I say this with true respect, Ruud, but you shouldn't make the same mistake as many in the industry by trying to draw too strong a link between SEO and (as we know it) social media. The link is actually very tenuous and applies mainly to (I hate this term) link bait.

Social media (as it's known) is literally just the further development of public relations amalgamated with the world's biggest panel testing service. As marketers we listen, we learn and then we respond. There's a whole lot more to marketing online in this sphere than there is in SEO.

It's a much longer conversation and it's beyond the scope of this general interview. But maybe we can do a return some time in the future to cover the many dimensions of social on the web and not just the little bit that SEOs want to claim for themselves.

Finally for the geek in me:

- favorite email application/service?

If I haven't already been boring enough. I'm going to go into boring overdrive with these questions. I'm a Outlook guy on my desktop and a Gmail account for freedom mail.

- favorite application to store searchable information?

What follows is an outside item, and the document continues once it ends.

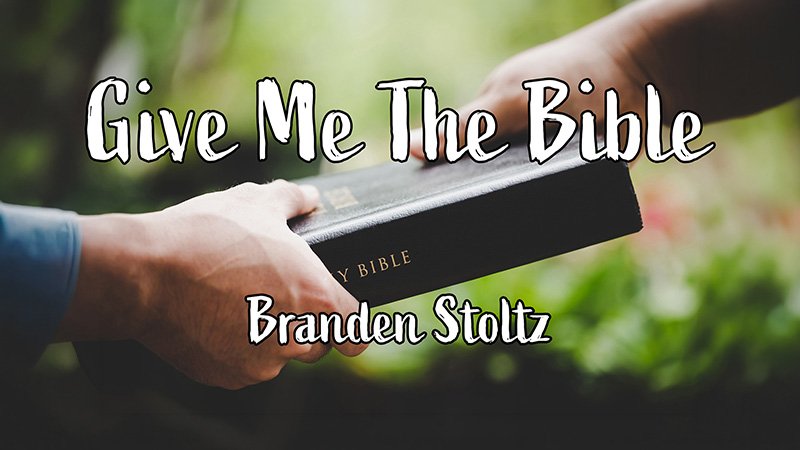 Two hands exchange a black Holy Bible with gold lettering against a blurred green outdoor background. White text over the image reads “Give Me The Bible” and below it “Branden Stoltz.”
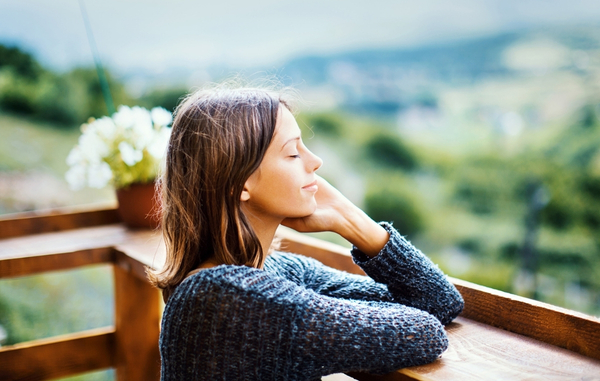 En kvinna lutar sig med sina armbågar mot ett staket , med utsikt mot skogen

I hear the sound of zzzzzzs coming on again. I keep all of my stuff in various locations around the planet (I travel a lot and live in different places) . So my favorite tool for accessing everything I own digitally is a GoToMyPc account. This way I can access all of my various computers from any location in the world (which usually means from my laptop).

- and you time manage/organize.... how?

And if you haven't slipped into a coma already I use Outlook for just about everything . I have a number of different add ins I use such as a CRM component. But generally, even though reading my blog or my Twitter posts you'd never believe it, I'm a very organized person.

Yes, I head up the biz-dev and marketing department of a very busy and fast growing New York agency, but I still travel so, so much. That means I need to use technology to keep things as simple as possible. So no digital wizardry for me. I'm very much a KISS person.